Dietary Changes and Risk of Prostate Cancer
Dietary Changes and Risk of Prostate Cancer
April 1998; Volume 1: 47
Source: Fair WF, Fleshner NE, Heston W. Cancer of the prostate: A nutritional disease? Urology 1997;50:840-848.
The title of this review reflects the increasing evidence that nutrition may play a significant role in the prevention and/or progression of prostate cancer. The authors review currently available clinical data and supplement these data with experimental observations on the effects of dietary manipulation.
To date, there have been a total of 14 well-performed case-control studies involving more than 3000 patients with prostate cancer and more than 4600 control subjects. Eleven of the 14 studies showed a positive association between increased dietary fat intake or specific fatty foods and higher risk of prostate cancer, with some studies showing a greater than threefold increase in cancer incidence. Likewise, there have been five cohort studies involving 98,000 subjects followed for a total of more than 600,000 subject-years. Four of the five studies showed a positive association, with an odds ratio of 1.8-2.4.
COMMENT
Norman Schwartzkopf, Robert Goulet, Bob Dole: Men with prostate cancer. Are high-fat diets and low vitamin intake to blame? These Memorial Sloan-Kettering and Cornell authors remind us that African Americans and men with a family history are at high risk. Almost 25% of men with prostate cancer die of it. But, the death rate from this disease is 16 per 100,000 in the U.S. and only 3.5 in Japan, according to late 1980s data.
Two well-performed studies of Asian men who immigrated to the United States are cited and the rising incidence of prostate cancer tracked, with a switch to the Western diet. The authors report experimental data on the effect of the isoflavones genistein and daidzein on human prostate cancer cell lines. These isoflavones, found in soy protein, reduced prostate specific antigen secretion by some of the prostate cancer cells.
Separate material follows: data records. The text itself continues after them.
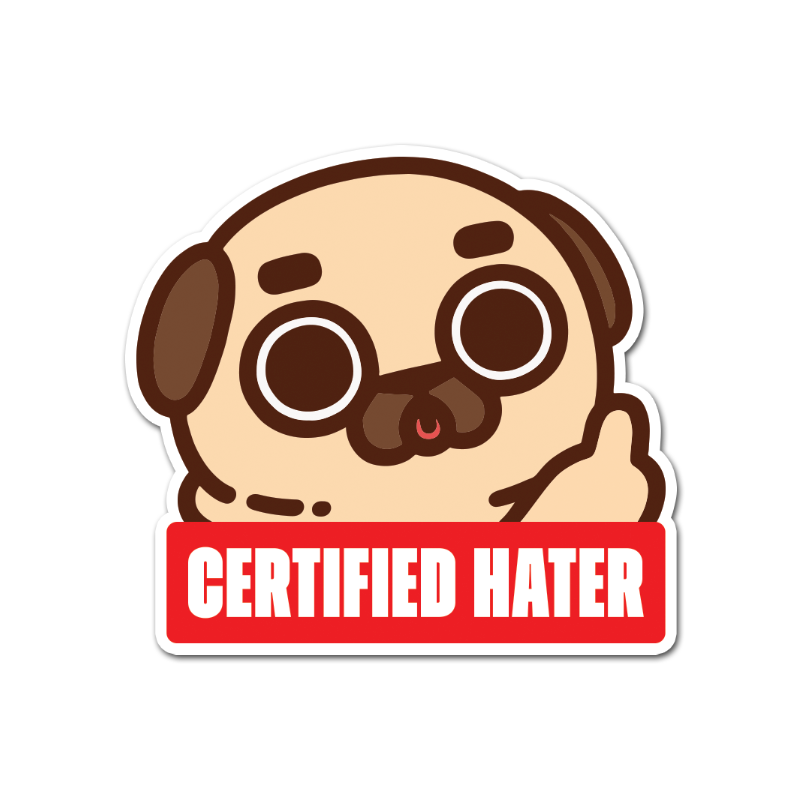 Certified Hater Puglie Vinyl Sticker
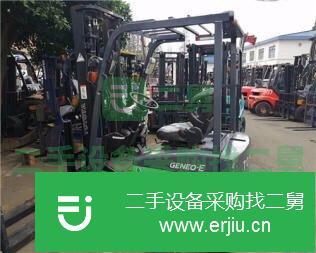 二手豐田1.5噸電動叉車個人轉讓，狹窄倉庫原地轉彎二手叉車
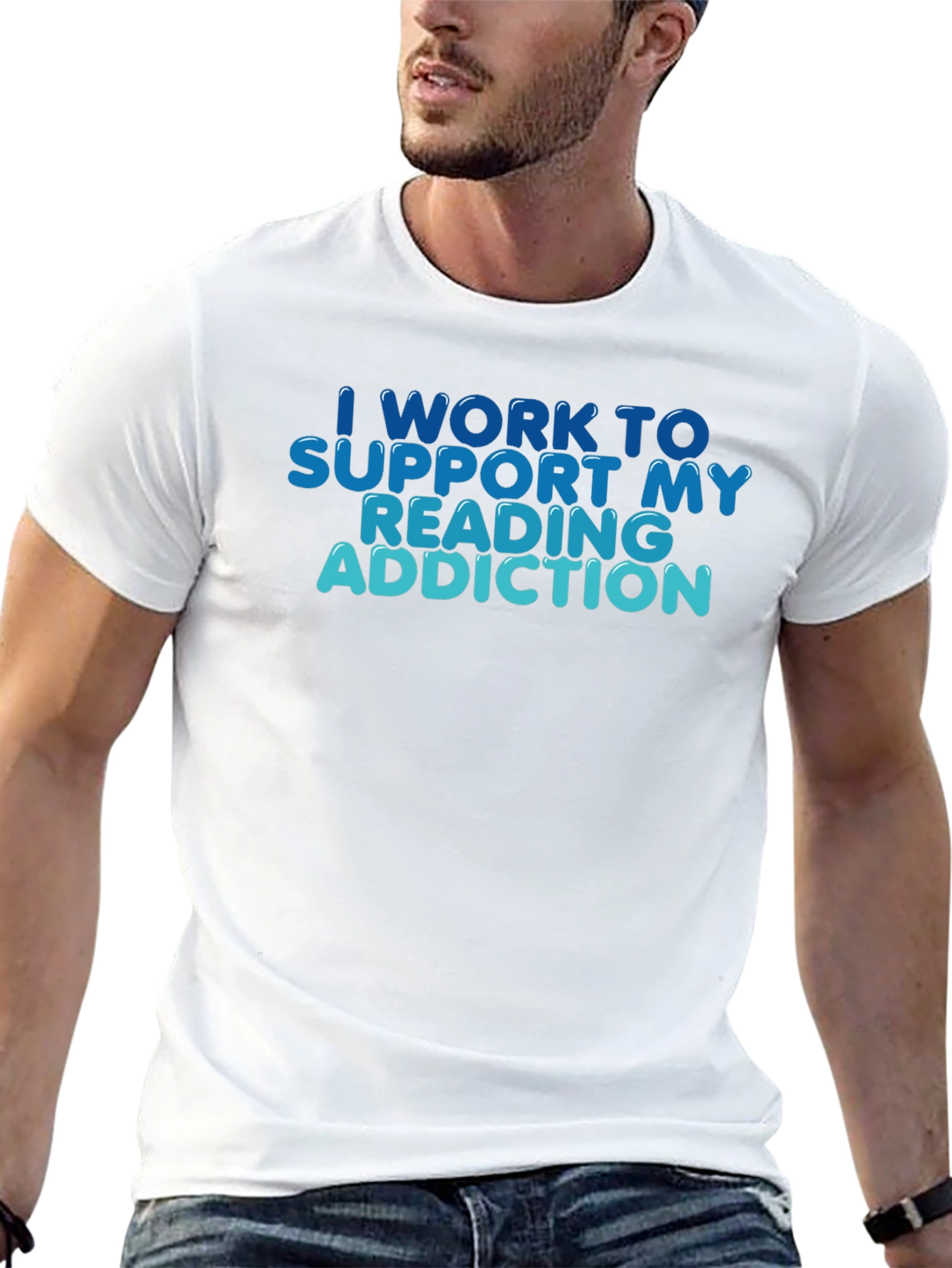 Reading Addiction T-Shirt - Funny Book Lover Tee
Most epidemiologic studies show that vitamin A does not protect against prostate cancer. Vitamin A is found in animal products; unlike beta-carotene, its precursor, which is found primarily in green, yellow, and orange vegetables.The Finnish beta carotene and vitamin E/lung cancer study of 29,000 smokers unexpectedly showed a reduced incidence-by 34%-of prostate cancer in men receiving vitamin E. There are few data about Vitamins C and D; there is no consistent data on selenium, though one study reports a 63% decrease in prostate cancer incidence in men who took supplements.
Recommendation
Because microfocal prostate cancer exists in at least 30% of men over the age of 50, cutting back or eliminating red meat and dairy products-those containing omega-6 (linolenic) fatty acids-and putting plant foods, especially soy foods, in the middle of the plate, is solid, evidence-based advice for men. Men whose total fat intake is low-below 20%-and whose soy and vitamin E intake is high reduce their risk of prostate cancer. Dietary changes may also reduce tumor progression, and prospective trials are needed to test this hypothesis.